A beginner's question about C++'s & operator

[cheng]

I was trying to figure out how & work, so I wrote the following code

#include <iostream>
using namespace std;

void print(int &);

int main()
{
int i = 10;
int &t = i;

cout<<"t = "<<t<<endl;
cout<<"&t = "<<&t<<endl;
cout<<"&i = "<<&i<<endl;
print(t);
cout<<"t = "<<t<<endl;

return 0;
}


void print(int &x)
{
x = 6;
cout<<"x = "<<x<<endl;
}

The output is:
x = 10
&x = 0012FF7C
&i = 0012FF7C
x = 6
i = 6

My questiont is:
int &t = i; what is this line of code doing?
Assigning an integer value to the address of t?
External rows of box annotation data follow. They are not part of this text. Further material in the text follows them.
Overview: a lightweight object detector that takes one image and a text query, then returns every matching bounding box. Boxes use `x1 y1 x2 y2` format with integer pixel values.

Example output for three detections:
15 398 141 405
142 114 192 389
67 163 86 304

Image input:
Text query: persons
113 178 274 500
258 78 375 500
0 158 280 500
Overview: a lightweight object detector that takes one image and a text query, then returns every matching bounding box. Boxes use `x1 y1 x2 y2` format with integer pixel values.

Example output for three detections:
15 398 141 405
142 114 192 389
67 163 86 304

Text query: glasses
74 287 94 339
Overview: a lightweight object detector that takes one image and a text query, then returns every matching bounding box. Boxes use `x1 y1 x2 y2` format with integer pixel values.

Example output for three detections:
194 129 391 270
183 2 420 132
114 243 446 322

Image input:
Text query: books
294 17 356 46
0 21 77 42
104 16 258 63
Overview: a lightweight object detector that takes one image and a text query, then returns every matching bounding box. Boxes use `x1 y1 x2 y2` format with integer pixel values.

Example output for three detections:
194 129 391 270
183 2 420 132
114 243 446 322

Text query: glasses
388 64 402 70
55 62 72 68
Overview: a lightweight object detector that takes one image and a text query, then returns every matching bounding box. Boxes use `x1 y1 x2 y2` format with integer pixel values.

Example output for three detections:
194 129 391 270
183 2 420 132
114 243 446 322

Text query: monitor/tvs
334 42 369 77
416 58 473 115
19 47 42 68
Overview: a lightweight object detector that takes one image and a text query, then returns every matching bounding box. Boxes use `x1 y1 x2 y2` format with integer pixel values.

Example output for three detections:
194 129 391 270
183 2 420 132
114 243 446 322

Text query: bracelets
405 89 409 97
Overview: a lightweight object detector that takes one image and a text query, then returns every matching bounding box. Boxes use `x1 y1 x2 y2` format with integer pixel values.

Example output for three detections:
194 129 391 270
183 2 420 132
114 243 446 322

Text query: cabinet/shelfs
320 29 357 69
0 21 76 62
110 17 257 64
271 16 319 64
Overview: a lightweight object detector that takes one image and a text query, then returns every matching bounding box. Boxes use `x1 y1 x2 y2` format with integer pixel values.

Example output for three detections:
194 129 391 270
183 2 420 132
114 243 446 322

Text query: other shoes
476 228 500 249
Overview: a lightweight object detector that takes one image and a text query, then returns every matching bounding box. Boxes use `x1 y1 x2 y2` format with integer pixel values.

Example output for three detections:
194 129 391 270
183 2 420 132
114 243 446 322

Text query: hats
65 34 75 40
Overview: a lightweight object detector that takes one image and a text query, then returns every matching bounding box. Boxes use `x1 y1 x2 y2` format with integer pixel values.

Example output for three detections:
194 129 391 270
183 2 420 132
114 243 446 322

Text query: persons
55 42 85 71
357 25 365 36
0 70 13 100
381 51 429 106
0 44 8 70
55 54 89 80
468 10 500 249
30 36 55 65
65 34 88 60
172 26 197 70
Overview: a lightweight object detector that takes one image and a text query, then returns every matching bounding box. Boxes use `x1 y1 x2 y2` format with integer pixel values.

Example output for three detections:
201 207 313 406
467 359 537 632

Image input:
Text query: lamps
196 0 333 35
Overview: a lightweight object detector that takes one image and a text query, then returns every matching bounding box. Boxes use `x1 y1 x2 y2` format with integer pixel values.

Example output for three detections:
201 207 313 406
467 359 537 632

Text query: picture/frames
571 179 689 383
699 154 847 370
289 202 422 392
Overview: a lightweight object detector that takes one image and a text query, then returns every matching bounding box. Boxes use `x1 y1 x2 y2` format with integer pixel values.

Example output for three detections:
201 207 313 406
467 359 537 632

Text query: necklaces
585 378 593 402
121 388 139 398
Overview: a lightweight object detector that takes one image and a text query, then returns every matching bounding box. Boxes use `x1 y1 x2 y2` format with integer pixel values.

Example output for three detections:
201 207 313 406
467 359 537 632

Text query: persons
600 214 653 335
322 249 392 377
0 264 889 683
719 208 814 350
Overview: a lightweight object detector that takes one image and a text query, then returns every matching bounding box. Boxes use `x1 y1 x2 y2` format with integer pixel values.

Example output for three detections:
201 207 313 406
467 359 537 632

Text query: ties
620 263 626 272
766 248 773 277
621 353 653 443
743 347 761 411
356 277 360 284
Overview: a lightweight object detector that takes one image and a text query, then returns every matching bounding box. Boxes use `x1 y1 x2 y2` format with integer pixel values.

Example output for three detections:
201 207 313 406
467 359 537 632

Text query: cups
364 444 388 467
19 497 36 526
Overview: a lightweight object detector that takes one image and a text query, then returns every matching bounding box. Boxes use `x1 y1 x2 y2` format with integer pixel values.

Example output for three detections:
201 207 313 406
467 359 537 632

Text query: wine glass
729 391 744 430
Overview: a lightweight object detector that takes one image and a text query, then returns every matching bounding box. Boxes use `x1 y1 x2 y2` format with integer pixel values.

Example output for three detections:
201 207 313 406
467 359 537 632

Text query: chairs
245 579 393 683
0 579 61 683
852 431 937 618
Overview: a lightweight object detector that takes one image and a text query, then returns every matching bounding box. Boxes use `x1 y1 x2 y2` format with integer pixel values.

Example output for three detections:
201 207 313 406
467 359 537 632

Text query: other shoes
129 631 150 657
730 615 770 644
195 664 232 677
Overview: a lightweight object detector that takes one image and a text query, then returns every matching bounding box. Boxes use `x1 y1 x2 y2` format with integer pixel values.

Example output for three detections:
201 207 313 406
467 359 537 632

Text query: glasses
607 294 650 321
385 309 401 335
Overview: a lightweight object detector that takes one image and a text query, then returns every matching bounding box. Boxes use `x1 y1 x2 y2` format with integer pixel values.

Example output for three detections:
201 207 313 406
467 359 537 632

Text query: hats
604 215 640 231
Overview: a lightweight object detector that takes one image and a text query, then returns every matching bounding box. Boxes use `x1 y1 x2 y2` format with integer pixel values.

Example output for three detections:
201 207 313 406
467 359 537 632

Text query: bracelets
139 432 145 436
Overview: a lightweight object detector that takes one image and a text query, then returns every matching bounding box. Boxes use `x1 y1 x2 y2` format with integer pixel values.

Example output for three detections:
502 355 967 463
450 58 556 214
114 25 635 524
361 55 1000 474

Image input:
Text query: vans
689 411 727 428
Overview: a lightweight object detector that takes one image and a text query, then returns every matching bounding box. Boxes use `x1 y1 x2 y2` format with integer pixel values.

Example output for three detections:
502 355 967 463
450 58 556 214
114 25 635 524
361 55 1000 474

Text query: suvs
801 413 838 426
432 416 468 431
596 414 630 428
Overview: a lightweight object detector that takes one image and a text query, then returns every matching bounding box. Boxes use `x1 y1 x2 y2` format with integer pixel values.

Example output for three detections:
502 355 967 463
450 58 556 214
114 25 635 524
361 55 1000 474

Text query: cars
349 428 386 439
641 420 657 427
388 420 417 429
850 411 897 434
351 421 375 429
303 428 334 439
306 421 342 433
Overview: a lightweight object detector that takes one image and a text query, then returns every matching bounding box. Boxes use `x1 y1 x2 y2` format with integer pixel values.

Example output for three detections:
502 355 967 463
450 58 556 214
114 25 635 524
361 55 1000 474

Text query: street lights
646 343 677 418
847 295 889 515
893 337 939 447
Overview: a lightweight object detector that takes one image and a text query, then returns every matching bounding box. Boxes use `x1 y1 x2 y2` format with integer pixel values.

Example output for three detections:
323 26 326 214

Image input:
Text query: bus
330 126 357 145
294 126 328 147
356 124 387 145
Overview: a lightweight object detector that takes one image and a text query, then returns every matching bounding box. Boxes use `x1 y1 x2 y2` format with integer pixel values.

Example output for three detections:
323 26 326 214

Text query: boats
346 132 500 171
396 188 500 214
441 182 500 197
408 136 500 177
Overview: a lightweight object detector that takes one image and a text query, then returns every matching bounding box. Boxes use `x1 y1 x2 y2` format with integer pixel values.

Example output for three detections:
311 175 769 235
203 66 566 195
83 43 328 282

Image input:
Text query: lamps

Also, I modified the print() a little bit like this:

void print(int x)
{
x = 6;
cout<<"x = "<<x<<endl;
}
Here is the new output:
x = 10
&x = 0012FF7C
&i = 0012FF7C
x = 6
i = 10

To me, it looks like the modified code is passing by value and the
original one is passing by reference. But my question is, in the
modified code, I did say "int &t = i;" and I passed t to print(int x).
How could a function takes an int as a parameter accept an reference?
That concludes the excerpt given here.